• [Article]:

☆ ☆ ☆ ☆ ☆

With the aim of testing the approach presented by Fernández et al. (2021) [13] for daily applicability and with the idea that more data of an athlete may lead to more precise z-scores, the data of all sessions of the 14 week-period were considered for the analysis. This means, for example, regardless of whether at all respective how long a player was fielded in the previous or next match [19], the microcycle structure [20, 21] or situational and environmental conditions [22–24].
The training sessions were classified according to the number of days before or after a match day (i.e., matchday (md) minus or plus), with the assignment to a match being chosen according to the focus of a training session. For example, md-2 means a training session focused on upcoming match and took place 2 days before match day. In training sessions classified as matchday plus one (md+1), the players with little playing time in the preceding match trained on the pitch, while the players with more playing time followed an individual regeneration program off the pitch. The label general was assigned, if a training session was without focus on a match (e.g., first part of international break). If multiple sessions were scheduled at one day, EL and IL was summarized for each athlete.

☆ ☆ ☆ ☆ ☆

• [Supplied information]:
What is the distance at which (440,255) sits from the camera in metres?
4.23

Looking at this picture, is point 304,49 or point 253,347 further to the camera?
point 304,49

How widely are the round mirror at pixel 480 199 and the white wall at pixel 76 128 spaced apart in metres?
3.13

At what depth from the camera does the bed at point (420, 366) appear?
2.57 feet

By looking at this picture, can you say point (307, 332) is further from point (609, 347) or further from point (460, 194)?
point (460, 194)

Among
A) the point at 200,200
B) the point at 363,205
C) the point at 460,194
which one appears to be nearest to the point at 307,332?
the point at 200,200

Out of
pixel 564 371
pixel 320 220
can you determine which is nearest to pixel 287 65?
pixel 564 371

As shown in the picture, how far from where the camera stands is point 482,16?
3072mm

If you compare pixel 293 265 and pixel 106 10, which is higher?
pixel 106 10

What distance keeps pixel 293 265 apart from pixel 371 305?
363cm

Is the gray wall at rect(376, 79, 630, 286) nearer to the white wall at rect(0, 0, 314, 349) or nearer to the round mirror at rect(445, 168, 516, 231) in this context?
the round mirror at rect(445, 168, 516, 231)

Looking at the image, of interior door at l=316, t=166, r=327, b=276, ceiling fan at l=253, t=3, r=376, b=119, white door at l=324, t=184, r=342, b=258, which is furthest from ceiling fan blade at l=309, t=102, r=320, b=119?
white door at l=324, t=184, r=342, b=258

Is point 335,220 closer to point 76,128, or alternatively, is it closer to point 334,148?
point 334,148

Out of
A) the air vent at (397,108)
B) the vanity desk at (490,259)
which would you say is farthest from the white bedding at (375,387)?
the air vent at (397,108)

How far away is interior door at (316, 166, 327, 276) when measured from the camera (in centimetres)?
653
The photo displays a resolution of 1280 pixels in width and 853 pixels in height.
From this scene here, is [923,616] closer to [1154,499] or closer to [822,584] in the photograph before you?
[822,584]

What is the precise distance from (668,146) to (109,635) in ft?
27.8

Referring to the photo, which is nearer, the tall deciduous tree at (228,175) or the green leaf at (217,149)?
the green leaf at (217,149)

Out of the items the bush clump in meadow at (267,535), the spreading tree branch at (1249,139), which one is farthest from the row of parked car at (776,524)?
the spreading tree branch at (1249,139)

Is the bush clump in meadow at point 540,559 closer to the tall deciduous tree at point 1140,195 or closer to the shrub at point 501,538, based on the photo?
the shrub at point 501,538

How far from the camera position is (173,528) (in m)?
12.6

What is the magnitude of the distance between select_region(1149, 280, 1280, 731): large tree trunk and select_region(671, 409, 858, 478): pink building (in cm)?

☆ ☆ ☆ ☆ ☆

• [Work to complete]:
1. Decide whether each statement agrees with the passage on training sessions, answering yes or no and quoting the words of the passage that settle it. (a) Only sessions in which a player was fielded in a match were used for the analysis. (b) A session labeled md-2 took place two days after a match day. (c) On md+1, players with more playing time in the preceding match followed an individual regeneration program off the pitch.
2. Reproduce word for word the part of the passage on training sessions between "The training sessions" and "for each athlete.", inclusive.

• [Outputs in order]:
1.
(a) No: "the data of all sessions of the 14 week-period were considered for the analysis."
(b) No: "took place 2 days before match day."
(c) Yes: "the players with more playing time followed an individual regeneration program off the pitch."

2.
The training sessions were classified according to the number of days before or after a match day (i.e., matchday (md) minus or plus), with the assignment to a match being chosen according to the focus of a training session. For example, md-2 means a training session focused on upcoming match and took place 2 days before match day. In training sessions classified as matchday plus one (md+1), the players with little playing time in the preceding match trained on the pitch, while the players with more playing time followed an individual regeneration program off the pitch. The label general was assigned, if a training session was without focus on a match (e.g., first part of international break). If multiple sessions were scheduled at one day, EL and IL was summarized for each athlete.